Derzeit leben 75 Algerier in der Zeltstadt am Cannstatter Wasen. Es handelt sich dabei großteils um Flüchtlinge, die in Ellwangen und Wertheim auffällig geworden sind. Das Sicherheitspersonal ist auf 40 Mitarbeiter aufgestockt worden. Ein Sprecher des Innenministeriums betont, es sei nicht geplant, das Reitstadion dauerhaft zum Quartier für schwierige Fälle zu machen.

Bei der Stadt Stuttgart zeigt man sich verwundert über die Pläne. Man stelle dem Land gerne Flächen für Erstaufnahmeeinrichtungen zur Verfügung, sagt ein Sprecher. „Wir würden es aber begrüßen, rechtzeitig davon zu wissen, wenn das Land auffällig gewordene Flüchtlinge verstärkt in einer der Aufnahmestellen in Stuttgart unterbringt.“

Während es bei der Unterbringung von Flüchtlingen zu Problemen kommt, schätzen Ökonomen die Einflüsse der Neuankömmlinge auf den Arbeitsmarkt nicht als besorgniserregend ein.
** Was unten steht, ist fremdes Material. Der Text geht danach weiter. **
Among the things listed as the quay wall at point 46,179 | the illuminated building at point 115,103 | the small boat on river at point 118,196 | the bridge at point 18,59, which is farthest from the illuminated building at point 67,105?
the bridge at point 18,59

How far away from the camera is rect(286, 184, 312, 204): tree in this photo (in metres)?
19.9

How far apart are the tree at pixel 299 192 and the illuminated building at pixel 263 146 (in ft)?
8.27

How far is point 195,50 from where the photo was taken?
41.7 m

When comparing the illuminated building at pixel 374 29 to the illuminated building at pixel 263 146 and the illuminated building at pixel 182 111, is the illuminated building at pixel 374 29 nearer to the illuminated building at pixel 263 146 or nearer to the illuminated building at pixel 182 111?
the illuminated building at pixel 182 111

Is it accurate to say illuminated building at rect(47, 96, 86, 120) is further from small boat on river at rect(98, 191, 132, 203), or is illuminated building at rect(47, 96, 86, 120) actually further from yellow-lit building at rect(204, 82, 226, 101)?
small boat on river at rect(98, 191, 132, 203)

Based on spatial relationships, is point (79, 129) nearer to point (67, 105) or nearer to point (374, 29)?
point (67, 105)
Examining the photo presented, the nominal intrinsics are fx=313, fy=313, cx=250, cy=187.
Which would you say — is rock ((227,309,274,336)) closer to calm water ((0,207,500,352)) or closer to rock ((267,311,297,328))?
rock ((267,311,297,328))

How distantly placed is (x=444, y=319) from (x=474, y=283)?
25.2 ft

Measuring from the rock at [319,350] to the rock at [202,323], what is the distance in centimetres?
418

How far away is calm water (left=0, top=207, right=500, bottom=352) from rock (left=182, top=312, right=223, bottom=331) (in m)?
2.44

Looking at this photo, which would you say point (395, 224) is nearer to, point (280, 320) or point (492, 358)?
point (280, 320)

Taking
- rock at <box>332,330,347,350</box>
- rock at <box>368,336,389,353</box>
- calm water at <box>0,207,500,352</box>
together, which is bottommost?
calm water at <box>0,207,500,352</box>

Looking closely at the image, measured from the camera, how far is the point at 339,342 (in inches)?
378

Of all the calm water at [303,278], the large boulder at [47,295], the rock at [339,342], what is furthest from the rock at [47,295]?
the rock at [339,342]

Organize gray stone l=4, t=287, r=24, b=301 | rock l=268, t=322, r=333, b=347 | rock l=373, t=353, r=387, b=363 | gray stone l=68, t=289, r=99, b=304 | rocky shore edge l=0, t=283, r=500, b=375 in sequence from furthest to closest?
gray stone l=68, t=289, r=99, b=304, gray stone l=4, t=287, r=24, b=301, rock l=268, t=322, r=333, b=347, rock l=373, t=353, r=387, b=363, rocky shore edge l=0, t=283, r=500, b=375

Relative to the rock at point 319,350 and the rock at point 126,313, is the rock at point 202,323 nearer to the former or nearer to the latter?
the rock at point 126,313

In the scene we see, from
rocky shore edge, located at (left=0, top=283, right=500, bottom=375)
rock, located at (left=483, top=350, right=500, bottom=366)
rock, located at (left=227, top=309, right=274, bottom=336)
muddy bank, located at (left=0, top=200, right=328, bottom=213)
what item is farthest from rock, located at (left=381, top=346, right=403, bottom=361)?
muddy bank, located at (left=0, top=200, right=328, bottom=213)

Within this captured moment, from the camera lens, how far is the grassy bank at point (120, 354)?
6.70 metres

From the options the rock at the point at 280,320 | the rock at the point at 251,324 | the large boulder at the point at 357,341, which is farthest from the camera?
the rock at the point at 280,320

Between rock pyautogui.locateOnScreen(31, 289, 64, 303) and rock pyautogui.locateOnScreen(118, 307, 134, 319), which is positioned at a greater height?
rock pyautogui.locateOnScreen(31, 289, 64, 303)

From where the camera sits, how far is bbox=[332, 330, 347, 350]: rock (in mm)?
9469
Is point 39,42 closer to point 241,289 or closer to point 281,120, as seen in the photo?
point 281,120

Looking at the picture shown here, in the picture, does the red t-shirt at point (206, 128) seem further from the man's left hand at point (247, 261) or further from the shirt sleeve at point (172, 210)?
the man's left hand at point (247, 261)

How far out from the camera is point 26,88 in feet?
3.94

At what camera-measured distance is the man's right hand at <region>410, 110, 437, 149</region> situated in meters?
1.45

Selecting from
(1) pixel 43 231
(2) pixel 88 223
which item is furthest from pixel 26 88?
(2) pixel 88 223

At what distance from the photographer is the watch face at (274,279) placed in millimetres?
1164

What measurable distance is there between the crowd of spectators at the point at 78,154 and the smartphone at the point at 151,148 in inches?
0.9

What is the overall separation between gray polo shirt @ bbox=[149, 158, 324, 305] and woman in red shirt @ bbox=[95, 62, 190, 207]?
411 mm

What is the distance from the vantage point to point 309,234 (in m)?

Zwar sei damit zu rechnen, dass viele Flüchtlinge in Schwarzarbeit abdriften, wie eine Prognose des Tübinger Instituts für Angewandte Wirtschaftsforschung und der Universität Linz zeigt. Von einer Verdrängung im Niedriglohnsektor sei aber nicht auszugehen. Zudem würden 85 Prozent dessen, was Flüchtlinge in Schwarzarbeit erwirtschafteten, zurück in den Wirtschaftskreislauf fließen.